◆ **Aufgabenstellung**
Kannst du die Einträge von der Zeile mit „Could you say“ bis einschließlich der letzten Zeile als nummerierte Liste wiedergeben, ohne Leerzeilen?

◆ **Ausgangsdaten**
________________________
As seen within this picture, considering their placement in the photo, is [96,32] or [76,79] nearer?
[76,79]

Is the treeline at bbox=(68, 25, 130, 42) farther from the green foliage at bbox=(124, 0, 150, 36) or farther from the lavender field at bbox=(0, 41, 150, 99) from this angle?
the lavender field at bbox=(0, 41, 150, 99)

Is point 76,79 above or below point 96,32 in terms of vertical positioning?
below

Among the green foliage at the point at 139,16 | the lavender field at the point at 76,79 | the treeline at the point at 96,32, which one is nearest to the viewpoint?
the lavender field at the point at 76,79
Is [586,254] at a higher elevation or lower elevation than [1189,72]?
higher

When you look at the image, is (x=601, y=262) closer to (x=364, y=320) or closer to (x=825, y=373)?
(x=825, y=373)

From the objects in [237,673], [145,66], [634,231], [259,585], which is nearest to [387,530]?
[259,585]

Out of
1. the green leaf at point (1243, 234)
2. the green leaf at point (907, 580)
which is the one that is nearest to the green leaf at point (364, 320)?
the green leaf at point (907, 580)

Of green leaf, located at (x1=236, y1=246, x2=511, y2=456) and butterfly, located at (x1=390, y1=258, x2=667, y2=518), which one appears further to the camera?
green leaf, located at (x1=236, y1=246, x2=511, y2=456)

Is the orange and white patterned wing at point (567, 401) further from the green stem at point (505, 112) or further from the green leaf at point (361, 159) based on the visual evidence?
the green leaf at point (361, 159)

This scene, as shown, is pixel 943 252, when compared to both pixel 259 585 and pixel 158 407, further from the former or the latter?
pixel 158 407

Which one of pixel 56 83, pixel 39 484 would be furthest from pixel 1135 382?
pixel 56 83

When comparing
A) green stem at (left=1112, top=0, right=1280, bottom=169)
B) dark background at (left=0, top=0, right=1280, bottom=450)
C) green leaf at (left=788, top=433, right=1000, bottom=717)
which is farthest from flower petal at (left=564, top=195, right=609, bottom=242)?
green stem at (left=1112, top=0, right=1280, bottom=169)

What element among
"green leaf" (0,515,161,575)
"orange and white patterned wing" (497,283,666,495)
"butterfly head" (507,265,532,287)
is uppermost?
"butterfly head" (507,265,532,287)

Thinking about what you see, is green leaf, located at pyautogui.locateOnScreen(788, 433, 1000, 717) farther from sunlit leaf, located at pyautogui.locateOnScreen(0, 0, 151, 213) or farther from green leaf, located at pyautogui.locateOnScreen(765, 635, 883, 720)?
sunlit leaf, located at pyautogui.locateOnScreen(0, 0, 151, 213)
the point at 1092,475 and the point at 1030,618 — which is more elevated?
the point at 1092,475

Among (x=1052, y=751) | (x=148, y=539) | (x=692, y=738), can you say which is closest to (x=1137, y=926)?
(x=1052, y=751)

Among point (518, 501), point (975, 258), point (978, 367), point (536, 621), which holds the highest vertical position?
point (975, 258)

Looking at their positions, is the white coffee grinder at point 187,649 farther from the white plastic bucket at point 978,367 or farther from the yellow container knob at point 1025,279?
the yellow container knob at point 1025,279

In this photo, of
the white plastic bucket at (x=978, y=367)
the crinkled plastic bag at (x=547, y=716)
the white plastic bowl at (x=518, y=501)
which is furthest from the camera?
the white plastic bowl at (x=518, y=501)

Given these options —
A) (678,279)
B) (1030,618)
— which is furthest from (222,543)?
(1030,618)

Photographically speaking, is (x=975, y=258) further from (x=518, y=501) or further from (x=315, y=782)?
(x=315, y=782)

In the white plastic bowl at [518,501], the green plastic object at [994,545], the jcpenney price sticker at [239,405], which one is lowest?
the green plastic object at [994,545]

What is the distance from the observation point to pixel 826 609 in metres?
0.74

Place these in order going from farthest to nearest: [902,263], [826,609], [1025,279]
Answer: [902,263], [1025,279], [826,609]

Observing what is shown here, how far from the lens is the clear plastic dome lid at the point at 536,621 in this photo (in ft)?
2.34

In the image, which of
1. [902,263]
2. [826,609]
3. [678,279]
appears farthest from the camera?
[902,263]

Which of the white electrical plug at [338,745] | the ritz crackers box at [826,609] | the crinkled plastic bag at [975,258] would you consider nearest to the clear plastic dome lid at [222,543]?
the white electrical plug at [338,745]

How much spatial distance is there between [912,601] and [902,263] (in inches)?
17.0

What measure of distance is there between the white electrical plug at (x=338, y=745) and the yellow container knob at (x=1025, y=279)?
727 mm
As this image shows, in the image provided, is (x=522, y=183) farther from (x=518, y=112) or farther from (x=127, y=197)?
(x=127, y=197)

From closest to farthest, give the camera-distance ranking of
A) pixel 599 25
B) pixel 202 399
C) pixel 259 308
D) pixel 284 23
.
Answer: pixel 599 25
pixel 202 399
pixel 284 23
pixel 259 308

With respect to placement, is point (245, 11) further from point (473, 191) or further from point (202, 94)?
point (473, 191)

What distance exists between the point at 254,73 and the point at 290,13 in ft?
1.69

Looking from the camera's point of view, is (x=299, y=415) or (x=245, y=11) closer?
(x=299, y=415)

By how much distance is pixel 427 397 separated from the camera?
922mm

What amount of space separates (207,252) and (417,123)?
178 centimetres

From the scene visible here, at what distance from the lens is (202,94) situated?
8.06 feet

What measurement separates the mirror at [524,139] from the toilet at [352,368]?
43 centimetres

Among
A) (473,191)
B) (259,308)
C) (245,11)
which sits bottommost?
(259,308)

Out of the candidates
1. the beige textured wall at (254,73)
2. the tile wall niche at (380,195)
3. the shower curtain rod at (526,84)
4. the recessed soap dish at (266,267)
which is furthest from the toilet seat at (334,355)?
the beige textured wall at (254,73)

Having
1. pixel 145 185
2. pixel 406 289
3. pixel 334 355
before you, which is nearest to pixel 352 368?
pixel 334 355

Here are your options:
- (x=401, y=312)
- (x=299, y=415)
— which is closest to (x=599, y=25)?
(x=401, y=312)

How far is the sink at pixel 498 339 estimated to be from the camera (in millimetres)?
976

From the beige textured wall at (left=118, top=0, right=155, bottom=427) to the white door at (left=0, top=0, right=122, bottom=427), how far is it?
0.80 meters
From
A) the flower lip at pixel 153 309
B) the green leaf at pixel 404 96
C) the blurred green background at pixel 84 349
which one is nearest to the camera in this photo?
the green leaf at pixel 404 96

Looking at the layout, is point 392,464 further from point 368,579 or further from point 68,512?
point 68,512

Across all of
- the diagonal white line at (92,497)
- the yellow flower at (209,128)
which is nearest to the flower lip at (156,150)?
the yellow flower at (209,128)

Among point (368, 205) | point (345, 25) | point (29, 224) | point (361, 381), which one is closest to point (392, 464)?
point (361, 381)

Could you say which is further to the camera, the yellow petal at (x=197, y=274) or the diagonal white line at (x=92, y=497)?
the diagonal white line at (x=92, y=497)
________________________
◆ **Lösung**
1. Could you say which is further to the camera, the yellow petal at (x=197, y=274) or the diagonal white line at (x=92, y=497)?
2. the diagonal white line at (x=92, y=497)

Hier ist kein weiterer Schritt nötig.